The stroke index is a numbering system used in handicap golf competitions. The rules of golf require that the committee in charge of a competition publish a Handicap Stroke Table indicating the order of holes at which handicap strokes are to be given. Normally the table is included on the scorecard and lists the stroke index of each hole, a number from 1 to 18. Handicap strokes are given at holes where the stroke index of the hole is less than or equal to the number of strokes given. The table can be used in both match play and stroke play competitions.

==Detail==
In match play the stroke index is used to evenly spread the handicap allowances across the course. This is done by allocating the odd stroke index numbers to the more difficult half (9 holes, Out or In) of the course, which is usually the longer half, and the even stroke index numbers to the easier half of the course. Holes 1 and 18 are usually not included in the first 8 of the stroke index. The first and second stroke index holes should be placed close to the middle of each nine and the first six strokes should not be allocated to adjacent holes. The 7th to the 10th stroke index holes should be allocated so that a player receiving 10 strokes does not receive strokes on three consecutive holes.

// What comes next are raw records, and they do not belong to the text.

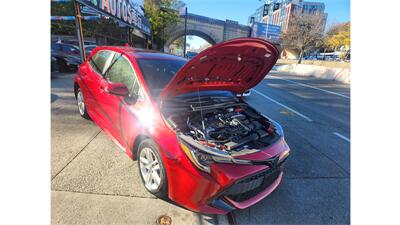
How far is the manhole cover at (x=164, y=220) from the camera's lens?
2006mm

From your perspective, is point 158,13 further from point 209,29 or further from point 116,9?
point 209,29

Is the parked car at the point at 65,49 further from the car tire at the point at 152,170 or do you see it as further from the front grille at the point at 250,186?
the front grille at the point at 250,186

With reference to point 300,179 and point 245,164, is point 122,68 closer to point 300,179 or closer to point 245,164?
point 245,164

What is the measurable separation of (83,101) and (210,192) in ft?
11.8

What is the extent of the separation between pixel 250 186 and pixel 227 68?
1456 mm

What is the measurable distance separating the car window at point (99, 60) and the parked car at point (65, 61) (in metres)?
8.13

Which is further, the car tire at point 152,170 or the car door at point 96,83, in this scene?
the car door at point 96,83

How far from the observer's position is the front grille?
1881 millimetres

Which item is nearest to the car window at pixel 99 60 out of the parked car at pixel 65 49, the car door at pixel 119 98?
the car door at pixel 119 98

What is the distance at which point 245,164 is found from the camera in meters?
1.91

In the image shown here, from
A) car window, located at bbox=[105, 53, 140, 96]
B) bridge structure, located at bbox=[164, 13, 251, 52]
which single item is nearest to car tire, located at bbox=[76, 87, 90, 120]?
car window, located at bbox=[105, 53, 140, 96]

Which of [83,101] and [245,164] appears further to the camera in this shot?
[83,101]
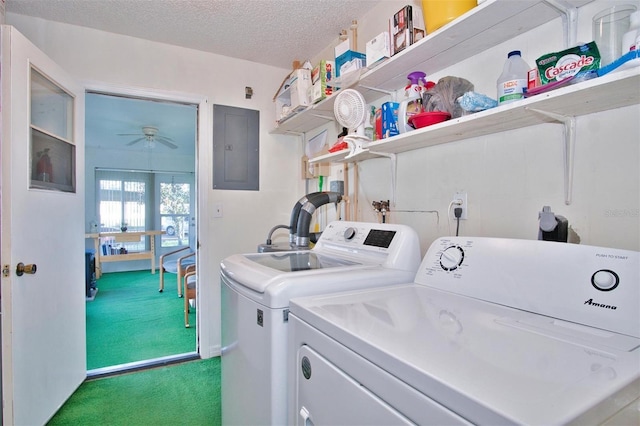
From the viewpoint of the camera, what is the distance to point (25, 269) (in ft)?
5.13

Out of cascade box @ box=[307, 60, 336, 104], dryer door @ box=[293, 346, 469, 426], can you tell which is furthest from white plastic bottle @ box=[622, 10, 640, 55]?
cascade box @ box=[307, 60, 336, 104]

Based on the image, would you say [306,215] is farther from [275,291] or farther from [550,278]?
[550,278]

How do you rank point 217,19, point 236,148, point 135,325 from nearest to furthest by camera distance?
point 217,19 < point 236,148 < point 135,325

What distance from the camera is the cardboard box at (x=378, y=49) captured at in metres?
1.46

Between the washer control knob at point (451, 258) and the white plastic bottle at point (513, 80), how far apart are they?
50cm

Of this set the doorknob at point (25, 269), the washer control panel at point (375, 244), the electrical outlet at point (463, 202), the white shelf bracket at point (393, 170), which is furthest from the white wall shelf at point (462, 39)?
the doorknob at point (25, 269)

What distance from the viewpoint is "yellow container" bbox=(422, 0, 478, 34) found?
1.16 metres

In Stableford, par and bogey competitions using stroke play, where an even distribution of strokes is not so important, if the club uses a different stroke index for these competitions then generally the most difficult hole to play is given the index of 1 and the easiest is indexed as 18 (there being 18 holes on a standard golf course). Technicality and hole length are factors contributing to difficulty.

Some clubs allocate different indexes for match play and Stableford/par/bogey matches.

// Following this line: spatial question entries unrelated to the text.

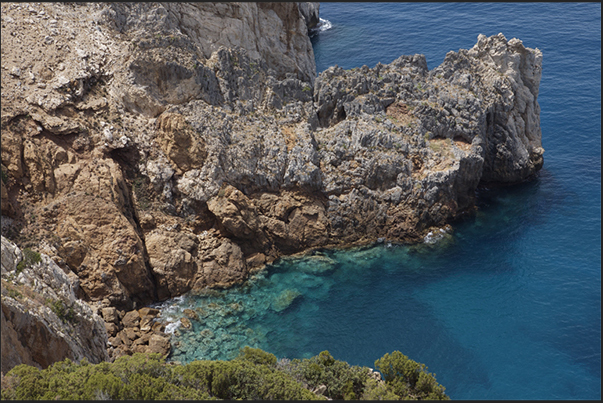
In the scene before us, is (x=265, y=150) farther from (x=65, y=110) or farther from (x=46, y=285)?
(x=46, y=285)

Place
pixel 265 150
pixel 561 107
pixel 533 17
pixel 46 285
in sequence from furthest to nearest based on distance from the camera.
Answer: pixel 533 17
pixel 561 107
pixel 265 150
pixel 46 285

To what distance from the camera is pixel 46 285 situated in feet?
140

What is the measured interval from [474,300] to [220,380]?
98.4 ft

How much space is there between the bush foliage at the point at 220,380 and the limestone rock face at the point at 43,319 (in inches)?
103

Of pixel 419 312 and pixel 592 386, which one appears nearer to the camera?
pixel 592 386

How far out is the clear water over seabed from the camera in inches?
1896

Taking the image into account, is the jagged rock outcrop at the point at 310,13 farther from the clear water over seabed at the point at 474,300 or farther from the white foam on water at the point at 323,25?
the clear water over seabed at the point at 474,300

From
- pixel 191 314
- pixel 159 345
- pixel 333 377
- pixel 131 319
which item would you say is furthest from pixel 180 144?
pixel 333 377

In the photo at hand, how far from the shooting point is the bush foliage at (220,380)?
32.0 m

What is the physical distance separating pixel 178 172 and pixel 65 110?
1277 centimetres

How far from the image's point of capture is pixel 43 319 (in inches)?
1494

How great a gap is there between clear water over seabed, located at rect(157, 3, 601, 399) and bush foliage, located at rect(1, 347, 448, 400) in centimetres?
824

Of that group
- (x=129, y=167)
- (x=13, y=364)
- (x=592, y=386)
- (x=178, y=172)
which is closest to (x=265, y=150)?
(x=178, y=172)

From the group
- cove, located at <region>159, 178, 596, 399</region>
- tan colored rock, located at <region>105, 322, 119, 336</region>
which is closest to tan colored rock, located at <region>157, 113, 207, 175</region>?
cove, located at <region>159, 178, 596, 399</region>
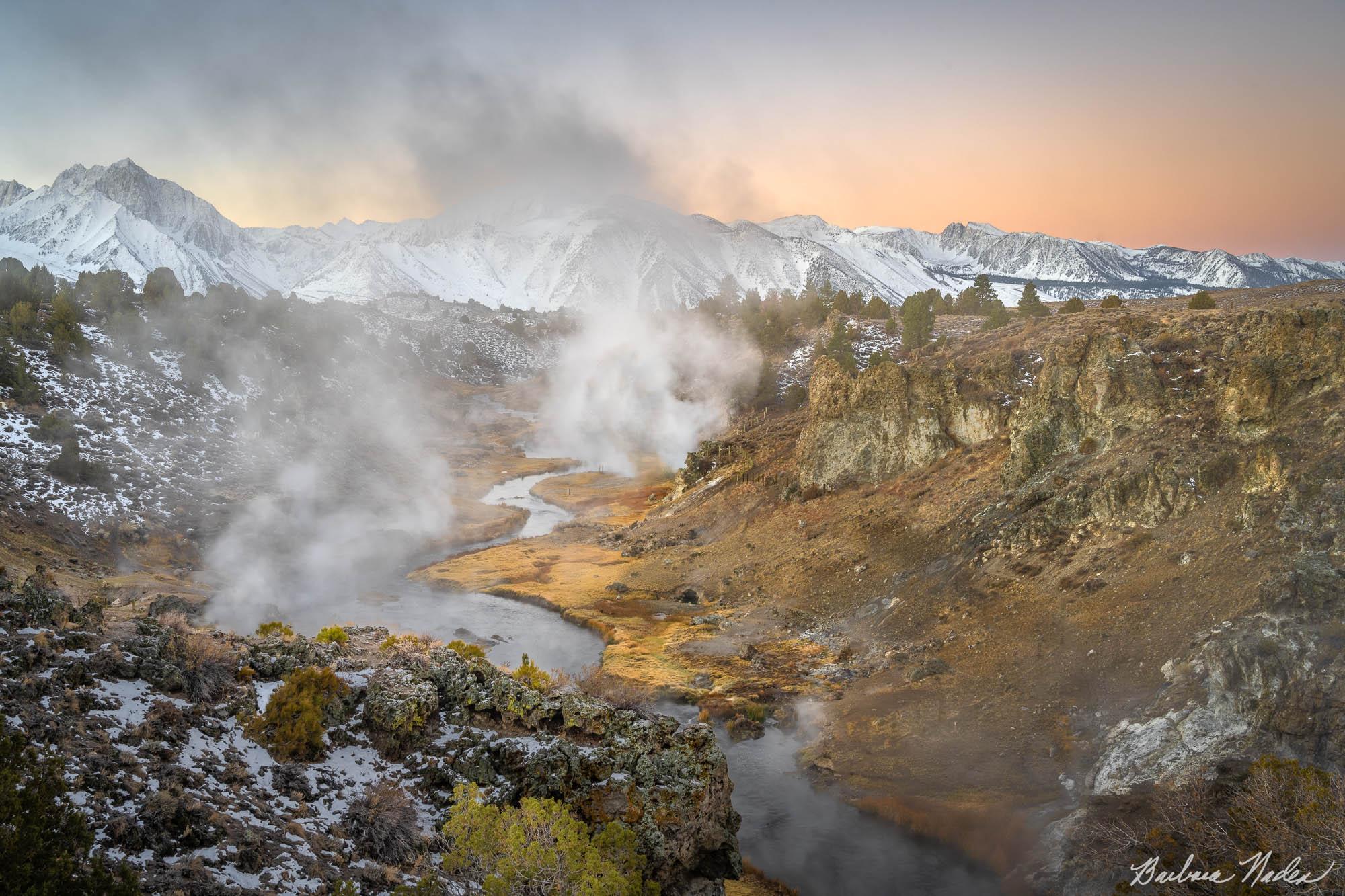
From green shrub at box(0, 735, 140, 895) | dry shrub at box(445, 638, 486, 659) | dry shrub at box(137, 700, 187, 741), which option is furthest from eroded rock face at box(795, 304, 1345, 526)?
green shrub at box(0, 735, 140, 895)

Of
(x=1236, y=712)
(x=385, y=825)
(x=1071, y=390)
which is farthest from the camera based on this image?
(x=1071, y=390)

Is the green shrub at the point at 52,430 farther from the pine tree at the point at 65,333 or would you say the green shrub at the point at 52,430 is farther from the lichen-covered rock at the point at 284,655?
the lichen-covered rock at the point at 284,655

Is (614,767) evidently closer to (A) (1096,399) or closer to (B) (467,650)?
(B) (467,650)

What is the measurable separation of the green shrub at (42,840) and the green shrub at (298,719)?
16.4 feet

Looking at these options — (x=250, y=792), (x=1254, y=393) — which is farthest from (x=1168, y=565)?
(x=250, y=792)

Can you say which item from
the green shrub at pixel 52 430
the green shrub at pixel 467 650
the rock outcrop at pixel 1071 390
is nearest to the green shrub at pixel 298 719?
the green shrub at pixel 467 650

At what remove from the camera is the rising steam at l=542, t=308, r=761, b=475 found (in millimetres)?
111875

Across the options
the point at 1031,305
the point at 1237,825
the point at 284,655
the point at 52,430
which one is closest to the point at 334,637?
the point at 284,655

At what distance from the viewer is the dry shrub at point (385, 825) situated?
1248 centimetres

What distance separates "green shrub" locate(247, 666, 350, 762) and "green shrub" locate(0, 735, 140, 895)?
16.4ft

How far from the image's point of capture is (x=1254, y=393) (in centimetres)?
3306

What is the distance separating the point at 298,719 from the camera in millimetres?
14500

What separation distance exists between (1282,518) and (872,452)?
28080mm
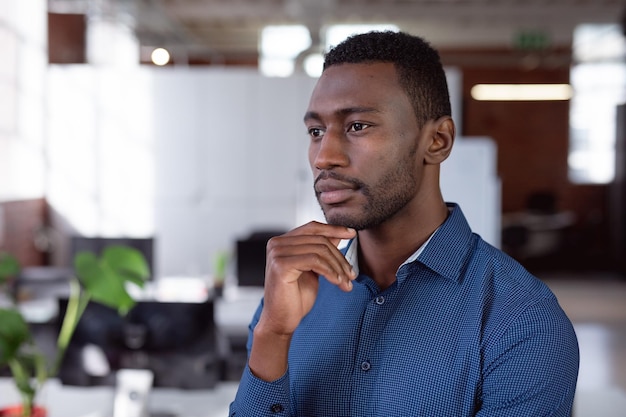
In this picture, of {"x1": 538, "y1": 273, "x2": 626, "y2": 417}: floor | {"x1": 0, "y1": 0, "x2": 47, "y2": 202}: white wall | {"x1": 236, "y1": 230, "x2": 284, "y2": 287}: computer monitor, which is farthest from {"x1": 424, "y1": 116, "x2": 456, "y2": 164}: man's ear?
{"x1": 0, "y1": 0, "x2": 47, "y2": 202}: white wall

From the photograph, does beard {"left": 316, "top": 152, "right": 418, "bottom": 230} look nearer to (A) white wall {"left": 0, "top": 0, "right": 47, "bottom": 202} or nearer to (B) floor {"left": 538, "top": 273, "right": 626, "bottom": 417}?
(B) floor {"left": 538, "top": 273, "right": 626, "bottom": 417}

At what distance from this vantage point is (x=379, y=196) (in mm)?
1207

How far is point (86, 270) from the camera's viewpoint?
1.86 meters

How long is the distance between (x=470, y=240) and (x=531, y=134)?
11723 millimetres

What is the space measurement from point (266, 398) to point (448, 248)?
1.36 ft

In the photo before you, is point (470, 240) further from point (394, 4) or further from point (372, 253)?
point (394, 4)

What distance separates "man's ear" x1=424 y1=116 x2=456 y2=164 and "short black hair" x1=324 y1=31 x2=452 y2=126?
0.01 meters

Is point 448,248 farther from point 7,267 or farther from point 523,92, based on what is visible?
point 523,92

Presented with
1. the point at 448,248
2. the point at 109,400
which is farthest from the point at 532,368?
the point at 109,400

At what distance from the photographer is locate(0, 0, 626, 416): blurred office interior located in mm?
6113

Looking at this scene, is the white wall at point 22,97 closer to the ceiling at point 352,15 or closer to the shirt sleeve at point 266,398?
the ceiling at point 352,15

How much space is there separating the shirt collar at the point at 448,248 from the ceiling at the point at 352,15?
7.69 metres

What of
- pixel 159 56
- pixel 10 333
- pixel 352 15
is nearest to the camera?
pixel 10 333

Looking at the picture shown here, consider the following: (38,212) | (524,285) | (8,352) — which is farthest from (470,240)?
(38,212)
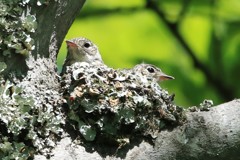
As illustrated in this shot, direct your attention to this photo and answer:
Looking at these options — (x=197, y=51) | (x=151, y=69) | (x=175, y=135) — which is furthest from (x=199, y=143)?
(x=197, y=51)

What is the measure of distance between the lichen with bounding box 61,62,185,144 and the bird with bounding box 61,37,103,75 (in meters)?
2.23

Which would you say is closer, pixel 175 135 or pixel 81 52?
pixel 175 135

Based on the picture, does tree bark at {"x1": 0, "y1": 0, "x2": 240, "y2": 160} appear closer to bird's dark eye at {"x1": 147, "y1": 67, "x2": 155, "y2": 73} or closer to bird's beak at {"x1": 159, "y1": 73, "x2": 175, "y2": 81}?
bird's dark eye at {"x1": 147, "y1": 67, "x2": 155, "y2": 73}

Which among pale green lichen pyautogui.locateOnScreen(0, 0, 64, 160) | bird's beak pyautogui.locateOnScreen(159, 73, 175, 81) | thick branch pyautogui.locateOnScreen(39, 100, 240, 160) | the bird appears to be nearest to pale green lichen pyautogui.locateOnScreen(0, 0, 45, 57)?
pale green lichen pyautogui.locateOnScreen(0, 0, 64, 160)

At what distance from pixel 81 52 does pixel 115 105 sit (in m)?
2.91

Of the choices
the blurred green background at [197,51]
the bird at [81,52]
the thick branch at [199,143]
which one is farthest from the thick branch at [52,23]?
the blurred green background at [197,51]

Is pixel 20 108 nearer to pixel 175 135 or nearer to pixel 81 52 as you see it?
pixel 175 135

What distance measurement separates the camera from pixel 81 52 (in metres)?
7.29

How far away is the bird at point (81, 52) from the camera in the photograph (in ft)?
23.5

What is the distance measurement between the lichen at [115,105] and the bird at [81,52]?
223 cm

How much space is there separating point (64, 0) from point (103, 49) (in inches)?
195

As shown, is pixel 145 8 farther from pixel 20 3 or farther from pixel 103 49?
pixel 20 3

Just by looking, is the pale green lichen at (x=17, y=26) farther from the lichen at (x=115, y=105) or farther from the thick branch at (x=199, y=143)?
the thick branch at (x=199, y=143)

Handicap strokes are deducted from a player's score in the order of stroke index from indexed hole 1 to 18 recurring.
For example, a player with a handicap of 12 would be given a stroke deduction only on the holes with stroke index 1 to 12.
A player with a handicap of 24 would receive a stroke at all 18 holes plus an extra stroke at holes 1 to 6 (18 + 6 = 24) so they would receive two strokes on holes 1 to 6 and one stroke for holes 7 to 18.
In a handicap match play competition where the one player has a handicap 8 shots higher than their opponent then that player will receive a handicap stroke on the holes with stroke index 1 to 8.
The stroke index is usually printed on a golf club's scorecard listed alongside each hole.